3. Or are you saying that 2 is represented by the combination of two things: the "defined" value 2 combined with "x,x" ?

 

Yes this is exactly what I am saying

 

So (somehow) you are combining the "value" 2 with two spaces. How do you do that?

 

But above you said: "(1,1) is the 2 defined values placed into the 2 defined spaces. When a value is placed into a space it becomes a number so that (1+1) = 2"

Which seems to be saying that 2 is represented by the combination of two things: the "defined" value 1 combined with two spaces.

 

So which of these is correct:

a) 2 is represented by the combination of two things: the "defined" value 2 combined with "x,x" (two spaces/boxes)
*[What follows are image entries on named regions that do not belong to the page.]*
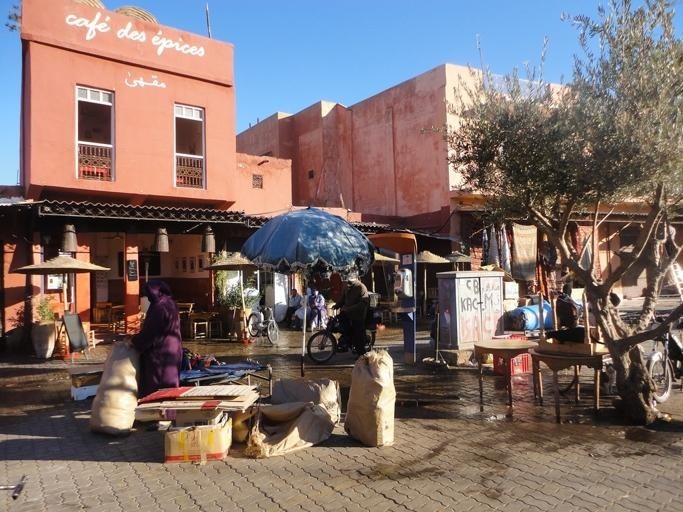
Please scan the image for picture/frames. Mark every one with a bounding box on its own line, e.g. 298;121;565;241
400;252;414;266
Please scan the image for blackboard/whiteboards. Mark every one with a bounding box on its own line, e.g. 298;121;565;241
63;314;88;351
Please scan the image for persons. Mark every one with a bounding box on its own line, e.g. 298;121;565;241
285;274;370;355
132;278;182;432
556;284;579;327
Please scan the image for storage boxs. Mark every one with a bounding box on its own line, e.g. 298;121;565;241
161;417;233;464
168;412;229;431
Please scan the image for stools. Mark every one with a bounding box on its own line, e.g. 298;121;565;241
208;317;223;338
190;319;208;340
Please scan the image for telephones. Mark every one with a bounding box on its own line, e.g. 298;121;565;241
394;269;412;298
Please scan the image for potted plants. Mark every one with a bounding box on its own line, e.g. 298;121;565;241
226;281;260;342
32;296;57;359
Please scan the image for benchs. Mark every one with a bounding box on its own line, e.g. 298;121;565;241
108;314;138;335
176;303;195;318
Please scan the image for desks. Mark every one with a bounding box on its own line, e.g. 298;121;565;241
472;291;612;425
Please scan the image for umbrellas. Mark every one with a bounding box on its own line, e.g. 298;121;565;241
12;251;112;355
240;204;375;378
374;251;469;320
203;252;260;342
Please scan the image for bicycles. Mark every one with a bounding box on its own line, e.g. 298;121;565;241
306;306;376;362
644;313;683;404
245;301;283;344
b) 2 is represented by the combination of two things: the "defined" value 1 placed in two spaces/boxes.

 

I think I will stop there, before I get more confused!

Edited by Strange
Posted (edited)

Strange

 

Thanks! I hope to do better this time around. Your first question is correct. Your second question.....

 

A) is correct.....and exactly so.

 

It is possible to represent fractions, but I will wait. It is possible to put "different" quantities of values and spaces together. Such as in multiplication and division.

 

2dv * 3ds = 2 * 3 = (2dv or (1v,1v) placed into 3ds or (x,x,x)....then all "numbers" are added.) The values are now numbers because they have been placed into spaces.

 

The above has different "quantities" of value and space. Where as when we are talking of making a "number" instead of multiplication and division, the values and spaces are the same.

 

1 = (1dv,1ds) = (1v,X,) = 1

2 = (2dv,2ds) = (1v,1v,X,X) = 2

 

 

so on.....

 

Notice

 

in 2 * 3 the "values" are placed "together" into all spaces

 

(2dv,2dv,2dv) in the space of 3....then add...after removing the "dv" because they are now actually numbers.... lol......

Edited by conway
Posted (edited)

A) is correct.....and exactly so.

 

Let's just look at (a) again:

a) 2 is represented by the combination of two things: the "defined" value 2 combined with "x,x" (two spaces/boxes)

 

My interpretation of this was something like (2, [][]) - where [] represents your spaces/boxes

 

But then you say:

2 = (2dv,2ds) = (1v,1v,X,X) = 2

 

And "(1v,1v,X,X)" doesn't look like option (a); it looks like option (b):

b) 2 is represented by the combination of two things: the "defined" value 1 placed in two spaces/boxes.

 

My interpretation of this was something like ([1][1])

 

But I am still very confused. (I am also busy and tired - I will try and come back to this later; see if I can make sense of it...)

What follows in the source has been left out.